**TAREFA:**
Atualize o trecho dos registros que começa na linha que contém "Going by camera proximity, how do you order" e termina na linha que contém "the tree trunk at pixel 122 1295, the", trocando "camera proximity" por "camera distance". Apresente novamente apenas essas linhas, com todo o restante inalterado.

**EXCERTOS DOS REGISTROS:**
•••
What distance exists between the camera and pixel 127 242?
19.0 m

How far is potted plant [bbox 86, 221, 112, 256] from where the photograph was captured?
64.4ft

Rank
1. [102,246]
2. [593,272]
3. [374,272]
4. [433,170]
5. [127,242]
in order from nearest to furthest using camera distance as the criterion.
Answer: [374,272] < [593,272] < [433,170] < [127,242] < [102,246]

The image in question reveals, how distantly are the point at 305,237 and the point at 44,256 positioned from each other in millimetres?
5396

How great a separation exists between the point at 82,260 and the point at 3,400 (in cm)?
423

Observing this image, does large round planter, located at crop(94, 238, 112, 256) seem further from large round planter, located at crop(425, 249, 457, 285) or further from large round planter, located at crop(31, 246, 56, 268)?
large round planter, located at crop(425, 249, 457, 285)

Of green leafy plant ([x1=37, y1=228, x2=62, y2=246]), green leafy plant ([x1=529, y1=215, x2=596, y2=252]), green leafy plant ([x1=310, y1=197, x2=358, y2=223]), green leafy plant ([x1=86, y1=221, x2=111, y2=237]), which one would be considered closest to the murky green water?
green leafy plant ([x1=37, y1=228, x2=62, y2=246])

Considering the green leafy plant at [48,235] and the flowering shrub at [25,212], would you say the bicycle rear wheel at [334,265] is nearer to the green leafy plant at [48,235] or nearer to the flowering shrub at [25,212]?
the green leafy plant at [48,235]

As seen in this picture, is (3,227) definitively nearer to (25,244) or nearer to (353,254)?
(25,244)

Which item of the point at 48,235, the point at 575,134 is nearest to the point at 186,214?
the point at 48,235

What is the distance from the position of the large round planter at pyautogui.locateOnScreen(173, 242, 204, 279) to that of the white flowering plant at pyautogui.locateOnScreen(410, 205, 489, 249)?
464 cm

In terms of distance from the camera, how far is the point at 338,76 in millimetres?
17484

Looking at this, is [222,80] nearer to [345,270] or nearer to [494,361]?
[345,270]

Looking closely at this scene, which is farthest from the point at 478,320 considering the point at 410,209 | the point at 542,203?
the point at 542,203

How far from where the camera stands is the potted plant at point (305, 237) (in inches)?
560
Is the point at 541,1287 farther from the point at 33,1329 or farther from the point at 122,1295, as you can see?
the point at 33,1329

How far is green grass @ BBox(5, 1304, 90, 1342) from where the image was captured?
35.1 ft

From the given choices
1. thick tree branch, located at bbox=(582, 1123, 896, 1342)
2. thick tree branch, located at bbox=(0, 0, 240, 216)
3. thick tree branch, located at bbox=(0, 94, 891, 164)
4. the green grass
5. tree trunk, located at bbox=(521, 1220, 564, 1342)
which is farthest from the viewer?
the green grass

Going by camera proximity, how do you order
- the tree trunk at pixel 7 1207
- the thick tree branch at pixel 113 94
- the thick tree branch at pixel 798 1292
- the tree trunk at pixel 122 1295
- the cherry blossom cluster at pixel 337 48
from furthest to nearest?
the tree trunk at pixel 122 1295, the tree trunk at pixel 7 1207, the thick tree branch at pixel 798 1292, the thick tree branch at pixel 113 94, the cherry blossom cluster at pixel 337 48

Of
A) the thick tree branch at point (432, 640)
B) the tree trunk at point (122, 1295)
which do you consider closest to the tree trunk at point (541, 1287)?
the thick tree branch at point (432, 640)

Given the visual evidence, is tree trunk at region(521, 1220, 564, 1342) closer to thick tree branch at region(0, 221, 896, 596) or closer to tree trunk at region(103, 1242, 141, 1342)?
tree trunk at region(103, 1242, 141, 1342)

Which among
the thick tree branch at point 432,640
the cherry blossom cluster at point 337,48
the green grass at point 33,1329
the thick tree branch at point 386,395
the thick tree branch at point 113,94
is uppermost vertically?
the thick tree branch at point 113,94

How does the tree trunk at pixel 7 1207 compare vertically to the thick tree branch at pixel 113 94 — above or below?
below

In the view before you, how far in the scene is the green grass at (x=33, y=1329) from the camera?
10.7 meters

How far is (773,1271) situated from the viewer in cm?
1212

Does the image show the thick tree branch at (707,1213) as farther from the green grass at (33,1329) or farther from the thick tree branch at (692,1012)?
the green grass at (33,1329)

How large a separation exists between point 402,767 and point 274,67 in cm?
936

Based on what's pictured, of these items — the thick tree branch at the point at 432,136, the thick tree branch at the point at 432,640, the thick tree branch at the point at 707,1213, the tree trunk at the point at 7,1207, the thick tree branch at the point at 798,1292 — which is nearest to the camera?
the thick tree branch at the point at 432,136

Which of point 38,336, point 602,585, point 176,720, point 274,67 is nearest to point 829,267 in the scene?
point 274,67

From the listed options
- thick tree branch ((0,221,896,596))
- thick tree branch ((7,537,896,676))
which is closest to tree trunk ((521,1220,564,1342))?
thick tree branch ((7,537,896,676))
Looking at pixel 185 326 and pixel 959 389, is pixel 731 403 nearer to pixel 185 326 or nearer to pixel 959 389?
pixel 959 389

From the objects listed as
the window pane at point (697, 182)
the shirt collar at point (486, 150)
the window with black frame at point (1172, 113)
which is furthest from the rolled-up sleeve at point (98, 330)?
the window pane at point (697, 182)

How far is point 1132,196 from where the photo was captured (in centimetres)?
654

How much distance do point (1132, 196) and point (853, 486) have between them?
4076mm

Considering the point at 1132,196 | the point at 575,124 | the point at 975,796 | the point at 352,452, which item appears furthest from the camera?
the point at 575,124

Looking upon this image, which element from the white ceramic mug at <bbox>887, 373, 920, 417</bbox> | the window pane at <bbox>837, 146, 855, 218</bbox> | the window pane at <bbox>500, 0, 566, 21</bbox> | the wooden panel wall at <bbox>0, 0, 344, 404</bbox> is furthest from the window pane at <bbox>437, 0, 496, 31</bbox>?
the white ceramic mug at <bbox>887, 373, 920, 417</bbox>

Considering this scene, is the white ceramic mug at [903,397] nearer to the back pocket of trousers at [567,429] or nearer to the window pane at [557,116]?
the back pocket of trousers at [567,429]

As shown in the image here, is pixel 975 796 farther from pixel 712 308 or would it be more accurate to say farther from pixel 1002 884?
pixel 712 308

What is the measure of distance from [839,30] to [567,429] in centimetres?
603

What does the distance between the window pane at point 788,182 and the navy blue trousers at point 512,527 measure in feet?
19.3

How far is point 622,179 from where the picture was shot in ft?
•••
**RESPOSTA COMPLETA:**
Going by camera distance, how do you order
- the tree trunk at pixel 7 1207
- the thick tree branch at pixel 113 94
- the thick tree branch at pixel 798 1292
- the tree trunk at pixel 122 1295
- the cherry blossom cluster at pixel 337 48
from furthest to nearest?
the tree trunk at pixel 122 1295, the tree trunk at pixel 7 1207, the thick tree branch at pixel 798 1292, the thick tree branch at pixel 113 94, the cherry blossom cluster at pixel 337 48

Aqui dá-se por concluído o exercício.